Au moment où cet article est écrit, celle de la rue Georges Fessard est affichée en jaune, par exemple. Elle n'est remplie qu'à 20%. Il faudra donc se diriger vers elle pour déposer ses déchets plutôt que celle placée de l'autre côté de la rue, qui est presque pleine.

Grâce à Smartgeo, les Chartrains savent quelles places de parking sont libres ou quelles poubelles ne sont pas pleines. © GiSmartware

"Cela nous permet aussi d'optimiser le nombre de kilomètres parcourus par les camions poubelle car le ramassage ne se fait que lorsque que c'est nécessaire. Cela réduit considérablement les nuisances aux riverains en évitant le bruit mais aussi les odeurs car les conteneurs ne déborderont plus", ajoute Jean-Luc Woisard.

Et pour ceux qui ne seraient pas équipés, une borne tactile libre d'usage a été installée en pleine rue pour les informer.
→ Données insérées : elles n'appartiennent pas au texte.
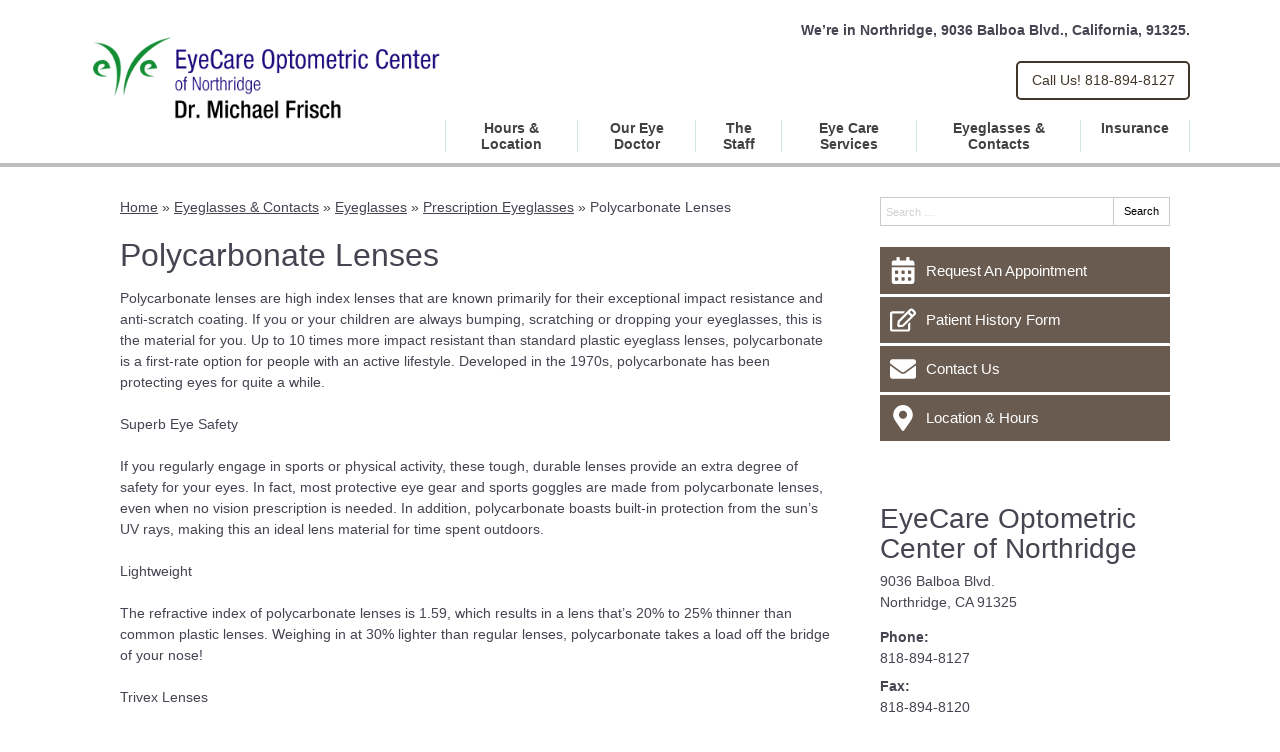

--- FILE ---
content_type: text/css
request_url: https://www.northridgeoptometrist.com/wp-content/uploads/sites/2911/bb-plugin/cache/2458-layout-partial.css?ver=6ace54c4343c24ca92d96659bb66e374
body_size: 283
content:
.fl-node-5d9467d9b15ff {color: #ffffff;}.fl-builder-content .fl-node-5d9467d9b15ff *:not(input):not(textarea):not(select):not(a):not(h1):not(h2):not(h3):not(h4):not(h5):not(h6):not(.fl-menu-mobile-toggle) {color: inherit;}.fl-builder-content .fl-node-5d9467d9b15ff a {color: #ffffff;}.fl-builder-content .fl-node-5d9467d9b15ff a:hover {color: #ffffff;}.fl-builder-content .fl-node-5d9467d9b15ff h1,.fl-builder-content .fl-node-5d9467d9b15ff h2,.fl-builder-content .fl-node-5d9467d9b15ff h3,.fl-builder-content .fl-node-5d9467d9b15ff h4,.fl-builder-content .fl-node-5d9467d9b15ff h5,.fl-builder-content .fl-node-5d9467d9b15ff h6,.fl-builder-content .fl-node-5d9467d9b15ff h1 a,.fl-builder-content .fl-node-5d9467d9b15ff h2 a,.fl-builder-content .fl-node-5d9467d9b15ff h3 a,.fl-builder-content .fl-node-5d9467d9b15ff h4 a,.fl-builder-content .fl-node-5d9467d9b15ff h5 a,.fl-builder-content .fl-node-5d9467d9b15ff h6 a {color: #ffffff;}.fl-node-5d9467d9b15ff > .fl-row-content-wrap {background-color: #5b665e;border-color: #2c5e94;border-top-width: 1px;border-right-width: 0px;border-bottom-width: 0px;border-left-width: 0px;} .fl-node-5d9467d9b15ff > .fl-row-content-wrap {padding-top:50px;padding-bottom:50px;}.fl-node-5d9467d9b1690 {width: 100%;}.fl-node-5d9467d9b172f {width: 33.33%;}.fl-node-5d9467d9b1777 {width: 33.34%;}.fl-node-5d9467d9b17b9 {width: 33.33%;}.fl-node-5d9467d9b17b9 > .fl-col-content {border-top-width: 1px;border-right-width: 1px;border-bottom-width: 1px;border-left-width: 1px;} .fl-node-5d9467d9b196f > .fl-module-content {margin-top:30px;margin-bottom:0px;}@media (max-width: 768px) { .fl-node-5d9467d9b196f > .fl-module-content { margin-top:20px; } } .fl-node-5d9467d9b17f8 > .fl-module-content {margin-top:30px;margin-bottom:10px;}@media (max-width: 768px) { .fl-node-5d9467d9b17f8 > .fl-module-content { margin-top:20px; } } .fl-node-5d9467d9b1876 > .fl-module-content {margin-top:0px;margin-right:10px;margin-bottom:0px;margin-left:10px;} .fl-node-5d9467d9b18f2 > .fl-module-content {margin-top:0px;margin-right:10px;margin-bottom:0px;margin-left:10px;} .fl-node-5d9467d9b1837 > .fl-module-content {margin-bottom:0px;}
Depuis son installation à la mi-2015, elle est utilisée en moyenne entre 7 et 10 fois par jour.

"Nous allons associer tout le réaménagement de la ville à ce projet et devenir une smart city à part entière"

"Des QR codes sont également placés sur les équipement pour obtenir des vidéos explicatives et répondre à des sondages qui nous permettent de nous adapter en permanence aux besoins des utilisateurs. Ces questionnaires nous montrent aussi que les avis sont pour l'instant très favorables", renchérit Pierre Fillastre.
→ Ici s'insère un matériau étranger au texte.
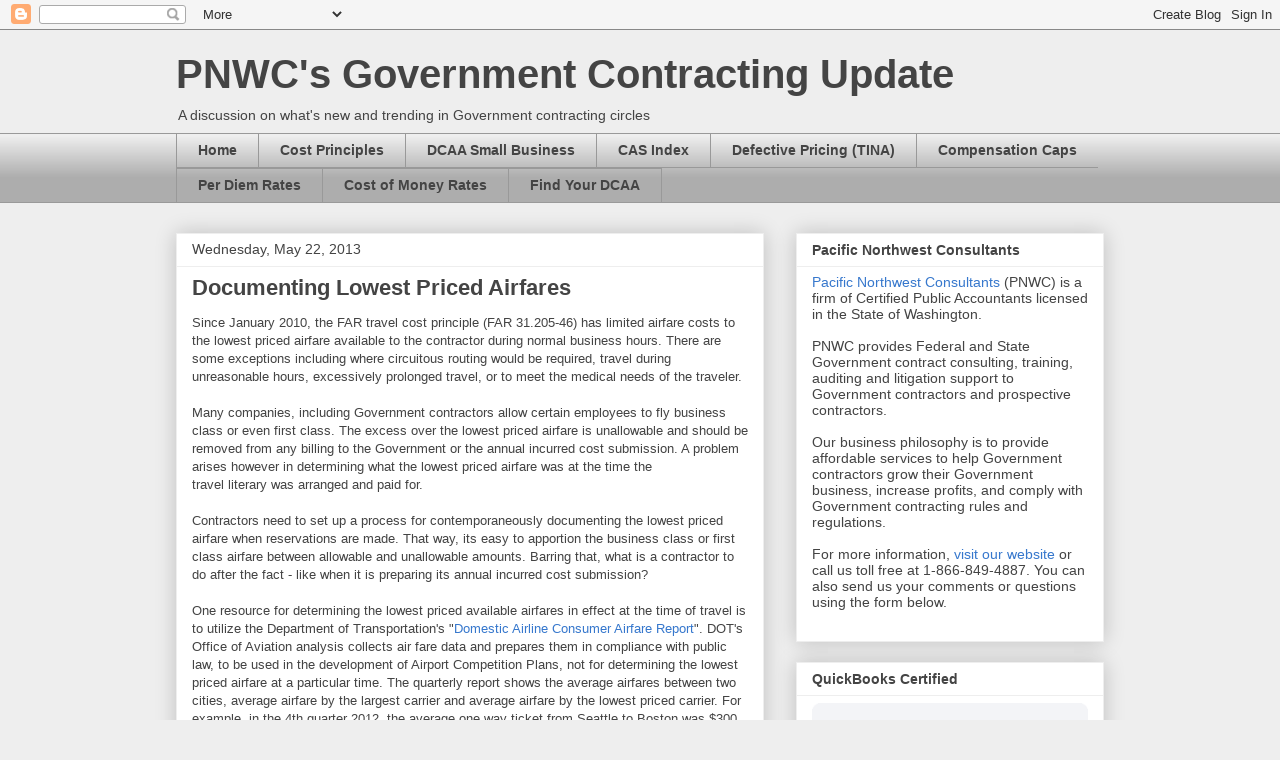

--- FILE ---
content_type: text/plain
request_url: https://www.google-analytics.com/j/collect?v=1&_v=j102&a=543655800&t=pageview&_s=1&dl=https%3A%2F%2Fpacificnwc.blogspot.com%2F2013%2F05%2Fdocumenting-lowest-priced-airfares.html&ul=en-us%40posix&dt=PNWC%27s%20Government%20Contracting%20Update%3A%20Documenting%20Lowest%20Priced%20Airfares&sr=1280x720&vp=1280x720&_u=IEBAAEABAAAAACAAI~&jid=517449473&gjid=1707520950&cid=714220809.1768596850&tid=UA-32460356-1&_gid=919092340.1768596850&_r=1&_slc=1&z=223928453
body_size: -453
content:
2,cG-EPV6EZ993K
Si favorables qu'en à peine un semestre ce qui n'était qu'un démonstrateur a donné des envies de grandeur aux Chartrains. "Cette zone d'essai a montré que cela pouvait fonctionner. C'est bien, mais il faut continuer. Il ne faut pas rester sur une démarche technique mais faire en sorte que cela évolue en un véritable projet urbain. C'est pourquoi nous allons associer tout le réaménagement de la ville à ce projet et en profiter pour devenir une smart city à part entière", martèle Jean-Luc Woisard. "Aujourd'hui, au niveau de Chartres Métropole, un comité de pilotage a été formé pour continuer à travailler sur de nouveaux axes de développement", ajoute-t-il.
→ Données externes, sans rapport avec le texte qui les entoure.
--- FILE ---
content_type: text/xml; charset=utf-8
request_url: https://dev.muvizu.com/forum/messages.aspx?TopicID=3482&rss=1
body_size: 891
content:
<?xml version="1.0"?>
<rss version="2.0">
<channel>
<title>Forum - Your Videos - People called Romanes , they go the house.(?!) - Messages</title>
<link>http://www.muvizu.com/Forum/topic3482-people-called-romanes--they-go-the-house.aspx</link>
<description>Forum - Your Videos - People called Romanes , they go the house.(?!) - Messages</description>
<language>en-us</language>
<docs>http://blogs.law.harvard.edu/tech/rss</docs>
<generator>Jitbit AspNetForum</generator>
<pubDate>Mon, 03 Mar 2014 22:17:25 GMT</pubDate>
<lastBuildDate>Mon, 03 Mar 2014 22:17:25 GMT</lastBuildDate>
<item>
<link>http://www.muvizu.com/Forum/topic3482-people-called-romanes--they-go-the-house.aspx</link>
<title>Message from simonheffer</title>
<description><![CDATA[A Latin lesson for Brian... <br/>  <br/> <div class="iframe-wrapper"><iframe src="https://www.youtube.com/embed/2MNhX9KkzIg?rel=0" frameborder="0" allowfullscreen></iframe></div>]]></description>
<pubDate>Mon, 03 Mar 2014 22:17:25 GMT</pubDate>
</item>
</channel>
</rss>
Un réseau Li-Fi est en cours de test par des élus et des membres des services techniques de la ville

Parmi les technologies que la métropole souhaite développer, le Li-Fi, une technologie qui utilise la lumière via les luminaires urbains pour connecter ses utilisateurs à Internet avec un débit beaucoup plus rapide que l'offre existante, est actuellement testé par SysPlug et Optimal Solutions, filiale d'EDF. "Nous avons déjà installé un réseau test et quelques tablettes compatibles ont été distribuées à des élus et à des membres des services techniques de la ville. Nous voulons montrer que cela va naître avec l'éclairage public mais cela reste limité dans l'utilisation car pour l'instant les administrés ne sont pas équipés", affirme Pierre Fillastre.

"Les poteaux deviennent un moyen de communication avec les smartphones des passants"

Et les partenaires de ce projet ne semblent pas manquer d'imagination pour faire de Chartres une ville toujours plus intelligente : "Il y a aussi la possibilité d'implanter des small cells, ces petits relais cellulaires qui pourront à l'avenir remplacer les antennes relais et couvrir les zones blanches, où le réseau est faible voire inexistant", imagine Paulino Lopes.

Mais là où Chartres compte bien se démarquer, c'est avec un projet ambitieux et jusqu'ici réservé aux centres commerciaux : "Nous travaillons sur du marketing digital grâce au réseau d'éclairage public. Equipés de balises communicantes semblables à des beacons, les poteaux deviendront un moyen de communication avec les smartphones des passants, en leur envoyant des notifications push notamment", explique-t-il. Une idée qui n'a pas tardé d'attirer l'attention si l'on en croît le jeune entrepreneur : "Des régies publicitaires comme JCDecaux s'intéressent déjà à nous sur ce sujet."